Рыжков, немного поколебавшись, объяснил, что на вечере у директора Катя сильно запачкала вареньем платье, его утром пришлось отдать в чистку.
— Так в чем же дело? — начал было удивленно Николай Сергеевич и осекся, вспомнив, что всегда видел Катю в одном и том же сером платье. «Это моя вина! — с досадой подумал он. — Не бонбоньерки ей надо было приносить. Экий я осел, не догадался…» — Так знаете что? Если у вас нет другого платья, то мы устроим ужин у вас в фургоне, а? Я съезжу и привезу все, что нужно. Мне и то ресторации смертельно надоели. Что вы об этом скажете?
— Разве что так? Это другое дело, — сказал клоун.
— Господи! Конечно, у нас! Какой вы умный! И Карло будет страшно рад… Впрочем, у него сегодня тренировочный вечер. Он каждый третий день после представленья ходит пешком на острова! Гимнастическим шагом туда и назад, без шубы! Сумасшедший! Но он к часу ночи возвращается… Так вы все привезете, милый? Я вас так люблю! Страшно!.. Голубчик, привезите свежей икры! Немножечко! Я ее обожаю!
— Катя! — строго сказал Рыжков. Николай Сергеевич засмеялся и обещал привезти и икры.
— А пока позвольте поднести вам это, — сказал он, вынимая из-под шапки бонбоньерку и заранее наслаждаясь эффектом. Эффект превзошел его надежды: от визга Кати минуты две нельзя было сказать ни слова.
— …Потом, когда мы съедим все конфеты… Тут три фунта, да? Когда мы съедим все конфеты, я сделаю из этого шкатулочку… Зеркальце приклею, — говорила она, глотая одну конфету за другой; она их, по-видимому, и не разжевывала. — Алешенька, вы все умеете, вы мне устроите перегородочку: тут, где ананас. Это можно?
— Можно. Все можно. Только не жри столько конфет. Цирковой артистке нельзя, потому что… — начал Рыжков. Она тотчас его перебила.
— Вы сами же, Алешенька, говорите, что все можно! А я только сегодня! Ах, какая чудная бонбоньерка! — сказала она, видимо, наслаждаясь не только вещью, но и ее названьем. — Просто прелесть! Я уверена, вы дали пятнадцать рублей, правда? Вы не скажете, потому что вы такой светский.

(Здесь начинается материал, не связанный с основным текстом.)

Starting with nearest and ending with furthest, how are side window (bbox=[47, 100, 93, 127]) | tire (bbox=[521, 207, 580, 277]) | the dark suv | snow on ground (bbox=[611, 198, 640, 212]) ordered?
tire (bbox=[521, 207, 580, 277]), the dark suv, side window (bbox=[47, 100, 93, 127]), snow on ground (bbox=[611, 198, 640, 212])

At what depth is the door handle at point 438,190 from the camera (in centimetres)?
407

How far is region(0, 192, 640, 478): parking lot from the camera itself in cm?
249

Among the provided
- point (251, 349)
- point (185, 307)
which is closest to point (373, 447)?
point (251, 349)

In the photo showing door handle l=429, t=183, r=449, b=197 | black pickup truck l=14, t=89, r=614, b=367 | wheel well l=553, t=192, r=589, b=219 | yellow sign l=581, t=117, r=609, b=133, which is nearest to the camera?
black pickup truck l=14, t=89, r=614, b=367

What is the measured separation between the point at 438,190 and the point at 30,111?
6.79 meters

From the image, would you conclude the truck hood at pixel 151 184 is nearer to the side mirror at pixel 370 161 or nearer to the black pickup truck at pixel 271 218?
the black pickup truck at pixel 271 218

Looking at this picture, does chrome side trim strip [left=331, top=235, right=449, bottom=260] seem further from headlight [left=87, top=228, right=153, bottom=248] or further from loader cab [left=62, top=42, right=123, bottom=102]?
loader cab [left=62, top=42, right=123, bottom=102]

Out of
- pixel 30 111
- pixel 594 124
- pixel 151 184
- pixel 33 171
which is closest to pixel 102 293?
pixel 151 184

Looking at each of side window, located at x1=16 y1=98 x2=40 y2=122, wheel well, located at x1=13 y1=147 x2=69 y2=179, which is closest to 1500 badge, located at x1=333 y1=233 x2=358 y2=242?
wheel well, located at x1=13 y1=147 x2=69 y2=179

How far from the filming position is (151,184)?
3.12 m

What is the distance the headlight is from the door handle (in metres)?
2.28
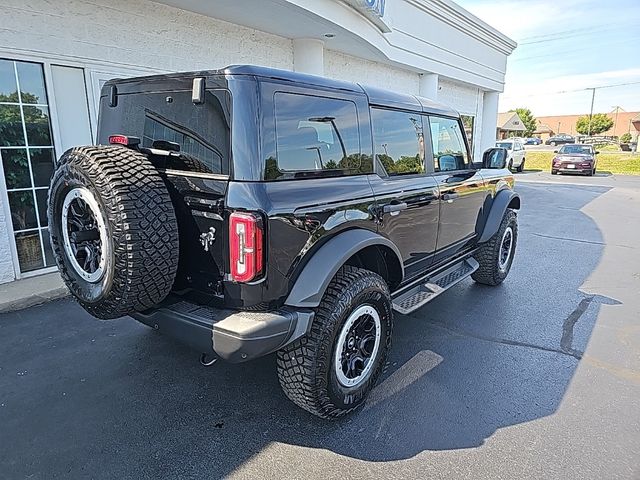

Но я страшно вас люблю, вы милый, милый! — Она поднялась на цыпочки и поцеловала его в щеку. От нее пахло шоколадом, одеколоном. — Все еще холодный!..
— А теперь, Николай Сергеевич, извините, вам надо уходить, — сказал Рыжков. Издали уже доносились трубные звуки.
— Ах, да. У Карло сегодня двойное сальто-мортале? — спросил Мамонтов. Ему уходить очень не хотелось. В этом трико вблизи он еще никогда ее не видел.
— Избави Бог! — испуганно сказала она. — Позавчера было последнее. Нет, сегодня только «Венгерская почта», потом мой выстрел, а потом пантомима «Сон фараона».